What escapes the mind of the student of African history is that no matter what narrative he has been fed about African complicity in the Trans-Atlantic Slave trade, what he should rather quickly become aware of about the lie of African complicity is what remains of European terrorism in Africa, proper—the facts on the ground, which is the constant thread. African resources, including African labor and expertise, has only flowed in one direction for the past 500 years—into the arms of the very Europeans, the white elephants in the room, who claim they are just idle by-standers.
So, let us recount the process of European exploitation, the stages of European terrorism in Africa: (1) Fomenting perpetual war, which (2) Supplied fugitives and captives of war as slaves to the European traders, and which wars (3) Weakened the strongest African kingdoms, which invariably (4) Led to their defeat by European forces using African mercenaries, and hence resulted in the widespread (5) Systems of European colonialism and imperialism all across Africa, up until today!
There should be no doubt in the mind of a sane person where the blame lies in the European Terrorism that befell West Africa in particular. Right at the doorsteps of the so-called European powers.
At what point, one may need to ask, does the African student become aware of this stagecraft of the arrogant, perpetual European propaganda to shirk its responsibility in the terrorism that birthed the Trans-Atlantic Slave trade? At what point does the humble student of African history admit to himself or herself that this tirade of “Africans sold Africans” leveled against Africans does nothing but conceal a certain stage of individual psychosis about the trauma of Europe’s 500 years of Terrorism in Africa?

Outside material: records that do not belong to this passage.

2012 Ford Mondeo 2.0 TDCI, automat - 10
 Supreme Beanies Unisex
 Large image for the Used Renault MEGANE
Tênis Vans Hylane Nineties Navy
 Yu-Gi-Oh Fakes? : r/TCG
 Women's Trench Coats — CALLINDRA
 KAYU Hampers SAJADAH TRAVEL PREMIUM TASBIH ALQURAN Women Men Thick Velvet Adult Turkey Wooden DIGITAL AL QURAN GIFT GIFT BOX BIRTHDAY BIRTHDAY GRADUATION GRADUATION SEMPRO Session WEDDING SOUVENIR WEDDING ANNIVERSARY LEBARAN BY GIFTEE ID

Trauma, as they say, can often be revealed in how one treats himself. Some victims, not all, are quick to blame the root causes of their trauma on themselves. And so some African students of African history are easily traumatized by the facts of European Terrorism in Africa (who wouldn’t?), and so their self-assigned blame can only be rationalized in the terms of a mental illness.
No matter, it is still our duty as guardians of African history to push back on the well-funded, well-aired, often okay-written European propaganda on African history with our clear, concise and direct refutation. What is certain is that the European, and Euro-American institutions for kidnapping Africans (Black people for that matter) and enslaving them in the Americas, particularly in the United States, largely did not even end for as long as 80 years in some places upon completion of the U.S. civil war. And then there’s very little doubt that the enslavement of Black people in the Americas continued on in a slightly different form, widespread, controlling, publicly known and accepted — right up to the Second European Tribal War.
In fact, the national kidnapping of peoples of African descent in the United States, torturing them, even murdering them while cameras are drawn out in such acts as the murder of Black people on television by Euro-American Law Enforcement Officers—remains even today.
But it does not remain today in the overpowering form that prevented an African awareness of the nature of European terrorism (Ayevu methods) for nearly four centuries in Africa. It exists today in ways that we have amply become aware of, and we are, at least, capable of opposing and resisting it. Only the few students of African history—the ones gallivanting about in their brutal stupidity—fail to recognize the pernicious and insidious stagecraft of European terrorism in Africa and in the Diaspora. This is only to their own shame.